Die Frau und das Massaker vom Tiananmen-Platz

Irgendwie zweifle ich an der Übersetzung, an meinem Englisch oder einfach an der Situation. Wir sind im historischen Bergdorf Chuandixia, ca. 90 km westlich von Beijing. Das Dorf liegt in hügeligem Gebiet, Teile davon sind zu Fuss nur schwer zugänglich, es steht unter Denkmalschutz und ist ein bewohntes Museum. Chuandixia ist bekannt für die noch erhaltenen Graffitis und Slogans aus der Zeit der Kulturrevolution. Wir sind im oberen Teil des Dorfes, in einem der letzten Häuser. Eine ältere Frau hat uns singend in den Innenhof ihres Hauses eingeladen. Wir sitzen alle auf den kleinen Hockern, die Sonne brennt, es gibt Grüntee. Die Frau spricht – lange, ohne Pause, voller Emotionen. Kai unser Begleiter kommt fast nicht nach mit übersetzen. Sie wohnt hier seit vielen Jahren mit ihrem 26jährigen Sohn. Er ist schwer depressiv, liegt fast den ganzen Tag im Bett. Vor sechs Jahren hat sie in Beijing den Zugang zu Gott gefunden. Er macht ihr Leben erträglich – sie hat wieder Lebensfreude. Sie singt jeden Tag, dankt für ihr Glück und die Kraft die sie so bekommt.

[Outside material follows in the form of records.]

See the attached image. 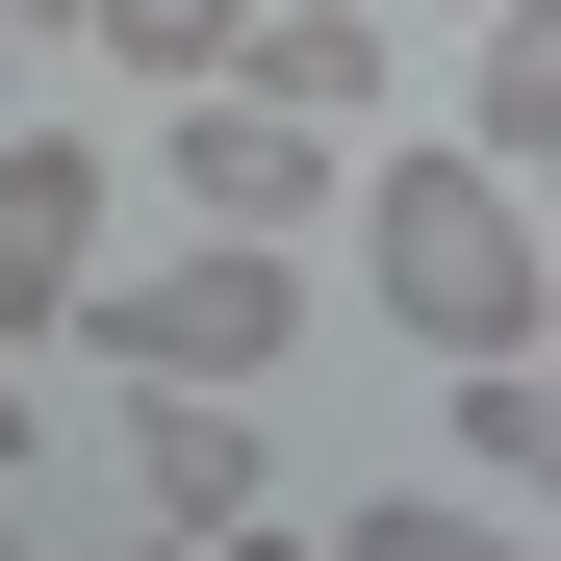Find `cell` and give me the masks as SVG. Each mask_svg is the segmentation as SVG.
Returning <instances> with one entry per match:
<instances>
[{
  "label": "cell",
  "instance_id": "cell-1",
  "mask_svg": "<svg viewBox=\"0 0 561 561\" xmlns=\"http://www.w3.org/2000/svg\"><path fill=\"white\" fill-rule=\"evenodd\" d=\"M357 307H383L434 383H459V357H536V332H561V205H536L485 128L357 153Z\"/></svg>",
  "mask_w": 561,
  "mask_h": 561
},
{
  "label": "cell",
  "instance_id": "cell-2",
  "mask_svg": "<svg viewBox=\"0 0 561 561\" xmlns=\"http://www.w3.org/2000/svg\"><path fill=\"white\" fill-rule=\"evenodd\" d=\"M103 383H280L307 357V230H153L103 307H77Z\"/></svg>",
  "mask_w": 561,
  "mask_h": 561
},
{
  "label": "cell",
  "instance_id": "cell-3",
  "mask_svg": "<svg viewBox=\"0 0 561 561\" xmlns=\"http://www.w3.org/2000/svg\"><path fill=\"white\" fill-rule=\"evenodd\" d=\"M153 205L179 230H332L357 205V128H307L280 77H153Z\"/></svg>",
  "mask_w": 561,
  "mask_h": 561
},
{
  "label": "cell",
  "instance_id": "cell-4",
  "mask_svg": "<svg viewBox=\"0 0 561 561\" xmlns=\"http://www.w3.org/2000/svg\"><path fill=\"white\" fill-rule=\"evenodd\" d=\"M103 280H128V255H103V153H51V128H0V332L51 357L77 307H103Z\"/></svg>",
  "mask_w": 561,
  "mask_h": 561
},
{
  "label": "cell",
  "instance_id": "cell-5",
  "mask_svg": "<svg viewBox=\"0 0 561 561\" xmlns=\"http://www.w3.org/2000/svg\"><path fill=\"white\" fill-rule=\"evenodd\" d=\"M128 485H153V536H230L255 511V409L230 383H128Z\"/></svg>",
  "mask_w": 561,
  "mask_h": 561
},
{
  "label": "cell",
  "instance_id": "cell-6",
  "mask_svg": "<svg viewBox=\"0 0 561 561\" xmlns=\"http://www.w3.org/2000/svg\"><path fill=\"white\" fill-rule=\"evenodd\" d=\"M230 77H280L307 128H383V0H255V51Z\"/></svg>",
  "mask_w": 561,
  "mask_h": 561
},
{
  "label": "cell",
  "instance_id": "cell-7",
  "mask_svg": "<svg viewBox=\"0 0 561 561\" xmlns=\"http://www.w3.org/2000/svg\"><path fill=\"white\" fill-rule=\"evenodd\" d=\"M459 485L561 511V332H536V357H459Z\"/></svg>",
  "mask_w": 561,
  "mask_h": 561
},
{
  "label": "cell",
  "instance_id": "cell-8",
  "mask_svg": "<svg viewBox=\"0 0 561 561\" xmlns=\"http://www.w3.org/2000/svg\"><path fill=\"white\" fill-rule=\"evenodd\" d=\"M459 128L511 179H561V0H485V77H459Z\"/></svg>",
  "mask_w": 561,
  "mask_h": 561
},
{
  "label": "cell",
  "instance_id": "cell-9",
  "mask_svg": "<svg viewBox=\"0 0 561 561\" xmlns=\"http://www.w3.org/2000/svg\"><path fill=\"white\" fill-rule=\"evenodd\" d=\"M332 561H561V536H536L511 485H383V511H357Z\"/></svg>",
  "mask_w": 561,
  "mask_h": 561
},
{
  "label": "cell",
  "instance_id": "cell-10",
  "mask_svg": "<svg viewBox=\"0 0 561 561\" xmlns=\"http://www.w3.org/2000/svg\"><path fill=\"white\" fill-rule=\"evenodd\" d=\"M103 51H128V77H230V51H255V0H103Z\"/></svg>",
  "mask_w": 561,
  "mask_h": 561
},
{
  "label": "cell",
  "instance_id": "cell-11",
  "mask_svg": "<svg viewBox=\"0 0 561 561\" xmlns=\"http://www.w3.org/2000/svg\"><path fill=\"white\" fill-rule=\"evenodd\" d=\"M153 561H307V536H280V511H230V536H153Z\"/></svg>",
  "mask_w": 561,
  "mask_h": 561
},
{
  "label": "cell",
  "instance_id": "cell-12",
  "mask_svg": "<svg viewBox=\"0 0 561 561\" xmlns=\"http://www.w3.org/2000/svg\"><path fill=\"white\" fill-rule=\"evenodd\" d=\"M0 459H26V332H0Z\"/></svg>",
  "mask_w": 561,
  "mask_h": 561
},
{
  "label": "cell",
  "instance_id": "cell-13",
  "mask_svg": "<svg viewBox=\"0 0 561 561\" xmlns=\"http://www.w3.org/2000/svg\"><path fill=\"white\" fill-rule=\"evenodd\" d=\"M0 26H103V0H0Z\"/></svg>",
  "mask_w": 561,
  "mask_h": 561
},
{
  "label": "cell",
  "instance_id": "cell-14",
  "mask_svg": "<svg viewBox=\"0 0 561 561\" xmlns=\"http://www.w3.org/2000/svg\"><path fill=\"white\" fill-rule=\"evenodd\" d=\"M0 561H26V485H0Z\"/></svg>",
  "mask_w": 561,
  "mask_h": 561
},
{
  "label": "cell",
  "instance_id": "cell-15",
  "mask_svg": "<svg viewBox=\"0 0 561 561\" xmlns=\"http://www.w3.org/2000/svg\"><path fill=\"white\" fill-rule=\"evenodd\" d=\"M383 26H434V0H383Z\"/></svg>",
  "mask_w": 561,
  "mask_h": 561
}]
</instances>
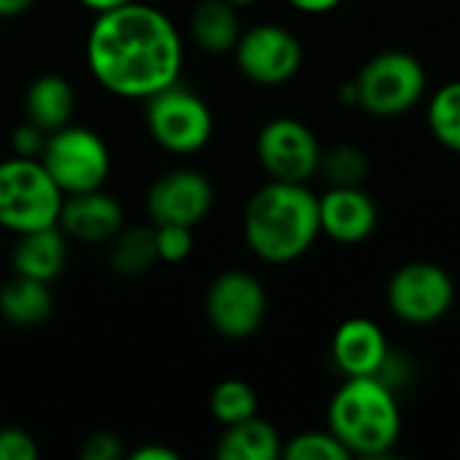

Wir Fragen nach Kirche nach Gottesdienst und wie das Christentum in China heute praktiziert wird. Alle paar Wochen geht sie am Sonntag zu Fuss ins Dorf und fährt dann mit dem Bus mehrere Stunden bis zur nächsten Kirche. Am Abend ist sie wieder zurück. Sie verteilt uns kleine Büchlein, mit Bildern von christlichen Motiven – Weihnachten, Ostern – es sind die gleichen Büchlein die es auch in Europa gibt. Uns begleitet eine amerikanische Familie die in England lebt: «In den USA wäre die Frau ein Held – und viele würden ihr folgen» meint David, der Vater und schmunzelt.

«Hier leben seit je her Leute die flüchten oder sich verstecken mussten», erzählt die Frau weiter. Das die Mao-Graffitis gerade hier sind ist eben kein Zufall. 1989 nach den Demonstrationen auf dem Tiananmen-Platz sind die Aufständischen hierher nach Chuandixia geflüchtet. Diejenigen die dem Massaker entkommen sind haben sich hier in die Berge abgesetzt. «Öffentlich werde nicht darüber gesprochen» erzählt die Frau hektisch, aber auch etwas leiser. Sie kennt die Leute von damals, die auch heute noch hier leben. Chuandixia ist ein guter Ort für Leute die untertauchen müssen. Chuandixia ist nach wie vor ein Zufluchtsort für Leute die einen Unterschlupf brauchen. «Es ist eine alte Weisheit aus China» sagt die Frau, uns kommt sie aber vertraut vor – «hast du Probleme, brauchst du Schutz, gehe in die Berge da findest du Geborgenheit.»